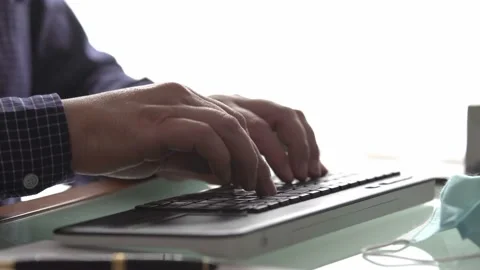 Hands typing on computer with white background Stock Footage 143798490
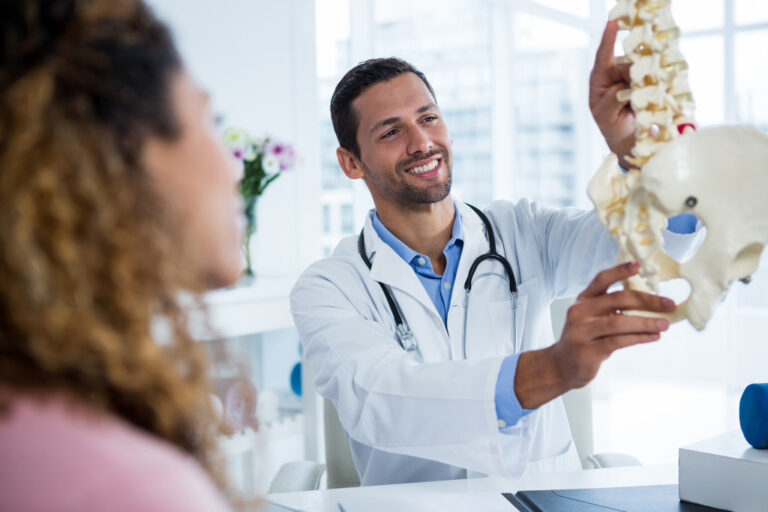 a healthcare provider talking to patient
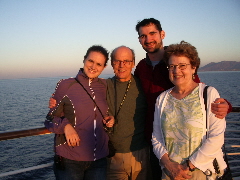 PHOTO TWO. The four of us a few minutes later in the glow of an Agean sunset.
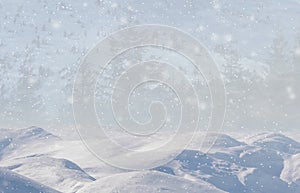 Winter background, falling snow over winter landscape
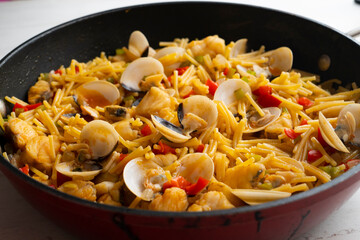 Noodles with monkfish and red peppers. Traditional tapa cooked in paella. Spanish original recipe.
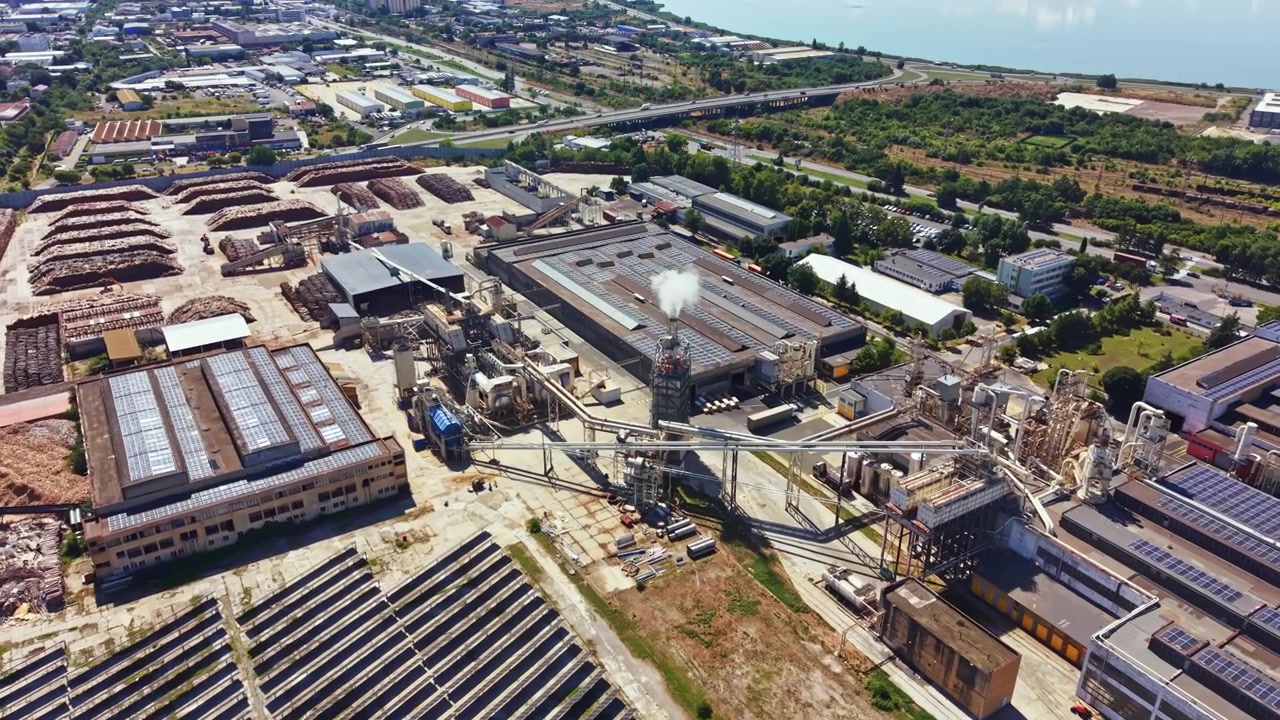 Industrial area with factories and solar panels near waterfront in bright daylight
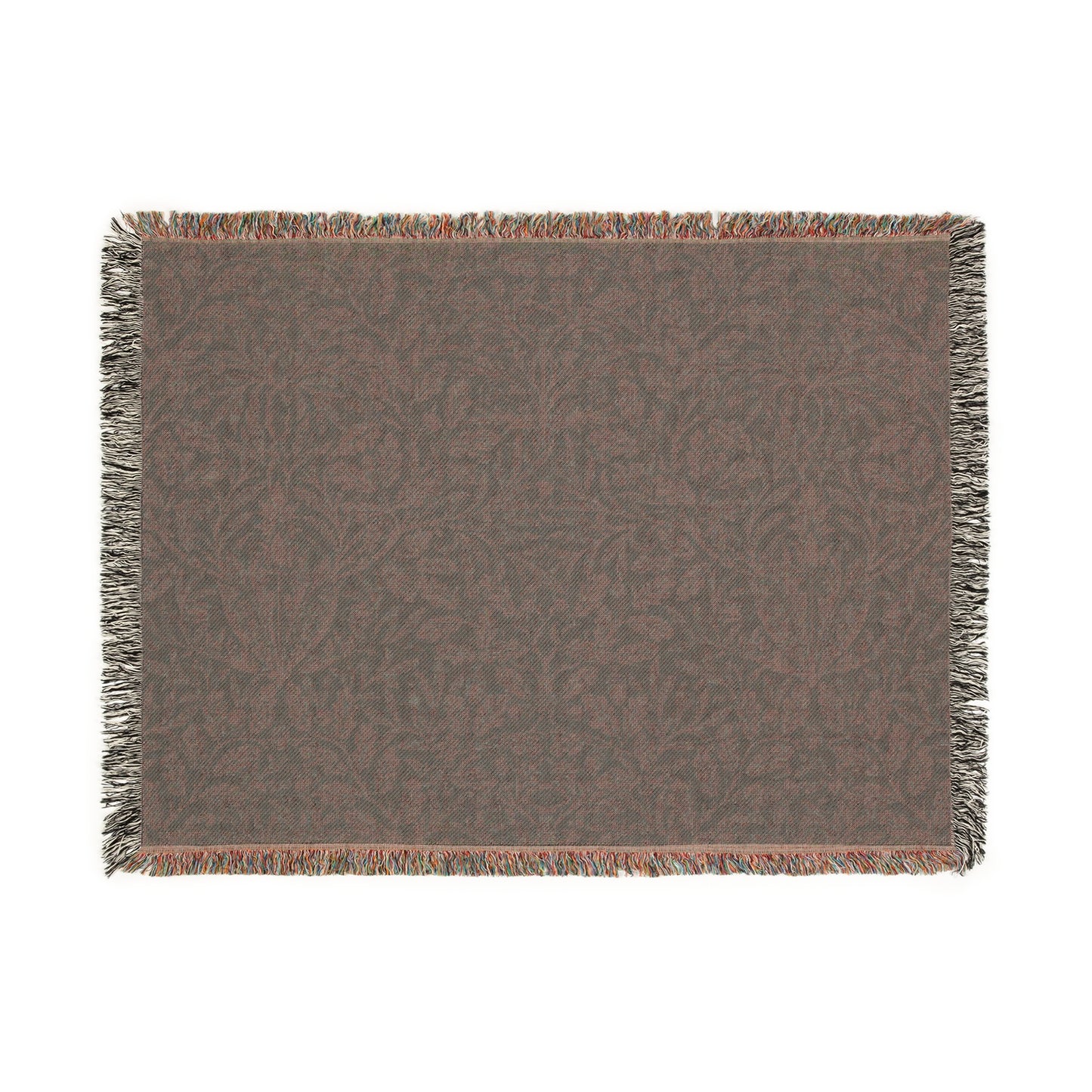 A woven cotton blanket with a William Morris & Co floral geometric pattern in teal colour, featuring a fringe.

======

● **Aim of the exercise**
Write out the text of every item above word for word, leaving out the pictures.

● **Exercise solution**
 Hands typing on computer with white background Stock Footage 143798490
 a healthcare provider talking to patient
 PHOTO TWO. The four of us a few minutes later in the glow of an Agean sunset.
 Winter background, falling snow over winter landscape
 Noodles with monkfish and red peppers. Traditional tapa cooked in paella. Spanish original recipe.
 Industrial area with factories and solar panels near waterfront in bright daylight
 A woven cotton blanket with a William Morris & Co floral geometric pattern in teal colour, featuring a fringe.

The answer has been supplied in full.